| HN Mirror

Y	Hacker News new \| ask \| show \| jobs


	by zozbot234 62 days ago
	Mind you, a 30B model (3B active) is not going to be comparable to Opus. There are open models that are near-SOTA but they are ~750B-1T total params. That's going to require substantial infrastructure if you want to use them agentically, scaled up even further if you expect quick real-time response for at least some fraction of that work. (Your only hope of getting reasonable utilization out of local hardware in single-user or few-users scenarios is to always have something useful cranking in the background during downtime.)

3 comments

pitched 62 days ago

For a business with ten or more engineers/people-using-ai, it might still make sense to set this up. For an individual though, I can’t imagine you’d make it through to positive ROI before the hardware ages out.

link

zozbot234 62 days ago

It's hard to tell for sure because the local inference engines/frameworks we have today are not really that capable. We have barely started exploring the implications of SSD offload, saving KV-caches to storage for reuse, setting up distributed inference in multi-GPU setups or over the network, making use of specialty hardware such as NPUs etc. All of these can reuse fairly ordinary, run-of-the-mill hardware.

link

DeathArrow 62 days ago

Since you need at least a few of H100 class hardware, I guess you need at least few tens of coders to justify the costs.

link

pitched 62 days ago

I see the 512GB Mac Studios aren’t for sale anymore but that was a much cheaper path

link

cyberax 62 days ago

I'm backing up a big dataset onto tapes, so I wanted to automate it.

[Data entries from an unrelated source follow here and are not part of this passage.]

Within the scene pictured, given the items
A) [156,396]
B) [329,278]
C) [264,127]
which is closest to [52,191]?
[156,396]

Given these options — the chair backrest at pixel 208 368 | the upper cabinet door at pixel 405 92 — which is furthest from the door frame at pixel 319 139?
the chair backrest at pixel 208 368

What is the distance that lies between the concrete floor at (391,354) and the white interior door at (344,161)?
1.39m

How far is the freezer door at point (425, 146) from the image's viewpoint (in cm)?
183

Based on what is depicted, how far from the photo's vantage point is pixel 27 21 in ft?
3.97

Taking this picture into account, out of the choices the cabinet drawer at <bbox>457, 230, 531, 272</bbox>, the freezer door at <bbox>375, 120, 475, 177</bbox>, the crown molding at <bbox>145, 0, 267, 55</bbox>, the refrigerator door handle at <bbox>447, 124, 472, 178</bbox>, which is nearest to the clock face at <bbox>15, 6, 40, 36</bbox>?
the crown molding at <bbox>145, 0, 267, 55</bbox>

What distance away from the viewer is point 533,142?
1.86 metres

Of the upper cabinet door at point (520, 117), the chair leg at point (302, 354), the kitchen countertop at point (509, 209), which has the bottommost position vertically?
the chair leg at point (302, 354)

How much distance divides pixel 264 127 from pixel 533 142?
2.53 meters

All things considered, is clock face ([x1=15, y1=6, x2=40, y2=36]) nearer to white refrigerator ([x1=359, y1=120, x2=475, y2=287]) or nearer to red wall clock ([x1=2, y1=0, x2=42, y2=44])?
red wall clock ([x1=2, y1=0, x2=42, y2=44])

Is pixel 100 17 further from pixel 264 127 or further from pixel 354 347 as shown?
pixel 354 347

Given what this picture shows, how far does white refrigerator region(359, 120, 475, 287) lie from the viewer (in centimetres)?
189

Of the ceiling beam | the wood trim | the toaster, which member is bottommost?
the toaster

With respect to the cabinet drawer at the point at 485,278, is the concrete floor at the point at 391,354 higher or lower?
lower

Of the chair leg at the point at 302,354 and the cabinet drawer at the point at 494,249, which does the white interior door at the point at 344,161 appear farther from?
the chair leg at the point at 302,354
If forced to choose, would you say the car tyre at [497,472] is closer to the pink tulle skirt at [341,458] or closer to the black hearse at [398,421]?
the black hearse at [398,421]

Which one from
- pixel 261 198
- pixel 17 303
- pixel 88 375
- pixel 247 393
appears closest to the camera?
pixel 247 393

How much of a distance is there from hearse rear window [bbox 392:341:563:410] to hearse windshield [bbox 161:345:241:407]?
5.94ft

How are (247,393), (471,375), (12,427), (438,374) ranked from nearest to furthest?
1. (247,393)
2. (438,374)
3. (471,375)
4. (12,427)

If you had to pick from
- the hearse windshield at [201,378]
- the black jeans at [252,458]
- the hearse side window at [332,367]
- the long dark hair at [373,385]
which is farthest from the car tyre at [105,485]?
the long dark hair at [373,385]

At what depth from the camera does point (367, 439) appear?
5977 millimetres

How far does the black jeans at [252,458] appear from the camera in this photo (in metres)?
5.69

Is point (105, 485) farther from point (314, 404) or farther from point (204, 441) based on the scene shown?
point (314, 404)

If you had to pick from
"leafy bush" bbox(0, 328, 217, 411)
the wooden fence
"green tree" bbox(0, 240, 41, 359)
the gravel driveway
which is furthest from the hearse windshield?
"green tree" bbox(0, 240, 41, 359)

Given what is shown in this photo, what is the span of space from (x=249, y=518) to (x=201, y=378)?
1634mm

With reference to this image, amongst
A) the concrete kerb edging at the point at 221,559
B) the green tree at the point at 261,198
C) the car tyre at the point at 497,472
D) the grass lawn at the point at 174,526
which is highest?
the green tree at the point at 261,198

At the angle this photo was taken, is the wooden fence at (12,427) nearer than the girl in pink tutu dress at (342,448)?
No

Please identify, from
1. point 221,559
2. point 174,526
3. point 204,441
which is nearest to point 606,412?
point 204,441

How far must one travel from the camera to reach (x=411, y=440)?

I have an idle 64Gb VRAM setup in my basement, so I decided to experiment and tasked it with writing an LTFS implementation. LTFS is an open standard for filesystems for tapes, and there's an implementation in C that can be used as the baseline.

So far, Qwen 3.6 created a functionally equivalent Golang implementation that works against the flat file backend within the last 2 days. I'm extremely impressed.

link

Gareth321 62 days ago

It is surprisingly competent. It's not Opus 4.6 but it works well for well structured tasks.

link

wuschel 62 days ago

What near SOTA open models are you referring to?

link